[Opening Passage shown section]

That world has all but disappeared. Most of those plump titles are gone, and the survivors often look like wraiths. It’s a shame because the slick magazines perfected forms of popular journalism, short fiction and fashion coverage that informed and entertained the country, and made fortunes for their proprietors—no small feat.

For decades, Look was the biggest-selling magazine in America. It sold nearly 8 million large-format copies every two weeks, routinely ran 200 or more pages per issue, and had ad revenue alone of more than $677 million a year in today’s money. But Look perished in the mass-magazine extinction of the late 1960s and early ’70s. Today, it is all but lostto memory: None of the nearly 900 issues it published over 34 years is digitized for posterity.

[Closing Passage shown section]

How might the passage about Look and the decline of the slick magazines go on after its last sentence? Write what follows. The entries that come next are from a different source than the passage above.

[Opening Data provided section]

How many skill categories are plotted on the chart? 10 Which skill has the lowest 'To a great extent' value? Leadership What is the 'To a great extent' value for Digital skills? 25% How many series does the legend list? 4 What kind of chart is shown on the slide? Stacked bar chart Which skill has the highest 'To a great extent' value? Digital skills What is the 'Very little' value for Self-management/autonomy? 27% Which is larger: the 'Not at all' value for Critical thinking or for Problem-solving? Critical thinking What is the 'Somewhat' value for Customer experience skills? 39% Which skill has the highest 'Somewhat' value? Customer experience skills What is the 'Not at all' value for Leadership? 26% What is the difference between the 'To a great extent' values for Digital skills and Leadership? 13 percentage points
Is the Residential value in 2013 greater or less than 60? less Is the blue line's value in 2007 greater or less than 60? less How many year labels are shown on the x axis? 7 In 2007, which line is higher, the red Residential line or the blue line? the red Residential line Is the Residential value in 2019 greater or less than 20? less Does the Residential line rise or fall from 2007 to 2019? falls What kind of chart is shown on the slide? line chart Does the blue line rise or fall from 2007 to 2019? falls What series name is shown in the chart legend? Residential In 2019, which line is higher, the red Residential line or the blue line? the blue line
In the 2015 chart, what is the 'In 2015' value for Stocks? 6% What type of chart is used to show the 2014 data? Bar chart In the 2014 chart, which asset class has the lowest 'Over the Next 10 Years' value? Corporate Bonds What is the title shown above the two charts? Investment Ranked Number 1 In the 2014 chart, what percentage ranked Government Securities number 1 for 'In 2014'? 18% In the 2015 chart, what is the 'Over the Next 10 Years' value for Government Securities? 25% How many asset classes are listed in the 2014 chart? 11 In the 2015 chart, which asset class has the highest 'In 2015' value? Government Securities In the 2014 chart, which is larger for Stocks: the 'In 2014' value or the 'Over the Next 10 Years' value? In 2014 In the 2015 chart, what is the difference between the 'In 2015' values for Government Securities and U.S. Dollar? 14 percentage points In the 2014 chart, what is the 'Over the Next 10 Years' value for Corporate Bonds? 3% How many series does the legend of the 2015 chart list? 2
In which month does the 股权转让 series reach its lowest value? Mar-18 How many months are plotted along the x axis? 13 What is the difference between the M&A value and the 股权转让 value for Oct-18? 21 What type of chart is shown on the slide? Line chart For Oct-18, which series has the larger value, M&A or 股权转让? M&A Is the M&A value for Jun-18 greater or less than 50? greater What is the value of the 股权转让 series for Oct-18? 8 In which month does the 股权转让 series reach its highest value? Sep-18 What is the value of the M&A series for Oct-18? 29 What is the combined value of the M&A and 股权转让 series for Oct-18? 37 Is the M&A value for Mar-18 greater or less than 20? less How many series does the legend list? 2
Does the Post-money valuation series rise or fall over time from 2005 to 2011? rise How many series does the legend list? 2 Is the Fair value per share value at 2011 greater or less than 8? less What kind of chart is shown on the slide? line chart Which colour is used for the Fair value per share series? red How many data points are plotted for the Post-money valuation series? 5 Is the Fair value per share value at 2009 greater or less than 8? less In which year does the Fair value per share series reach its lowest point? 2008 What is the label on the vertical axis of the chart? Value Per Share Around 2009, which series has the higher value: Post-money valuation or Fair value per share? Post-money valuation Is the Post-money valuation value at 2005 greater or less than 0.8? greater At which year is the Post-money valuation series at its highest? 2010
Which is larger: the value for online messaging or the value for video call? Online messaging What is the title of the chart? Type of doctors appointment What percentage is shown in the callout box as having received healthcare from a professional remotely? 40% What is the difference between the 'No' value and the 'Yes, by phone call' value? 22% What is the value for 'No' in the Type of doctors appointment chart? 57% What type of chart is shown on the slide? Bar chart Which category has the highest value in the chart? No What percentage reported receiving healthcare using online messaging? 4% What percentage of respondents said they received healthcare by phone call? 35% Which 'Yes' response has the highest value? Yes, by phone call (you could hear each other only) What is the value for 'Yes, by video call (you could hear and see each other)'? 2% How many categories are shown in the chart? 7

[Closing Data provided section]

» Result:
Look has now been downloaded from magazine heaven by Andrew Yarrow, a reporter turned academic and the author of five other books. His lavishly illustrated “Look: How a Highly Influential Magazine Helped Define Mid-Twentieth-Century America” aims not only to rescue the glossy from obscurity but to burnish its reputation for courageous journalism. In the process, he unreels a compact social history of the country from the Depression to the dawn of the 1970s with all its pleasures, pain, breakthroughs and foibles.

Look was created in 1937 by Gardner (Mike) Cowles Jr., a Midwestern newspaper publisher, just a year after Henry Luce started Life, with which it competed and was compared—generally to Look’s disadvantage. Look, Mr. Yarrow claims, “was not the milquetoast mouthpiece of middle America or bland copy of Life.” Rather, he writes, it was an “iconoclastic—even radical—magazine” full of “powerful photojournalism,” “provocative reporting” and “tough-minded optimism.”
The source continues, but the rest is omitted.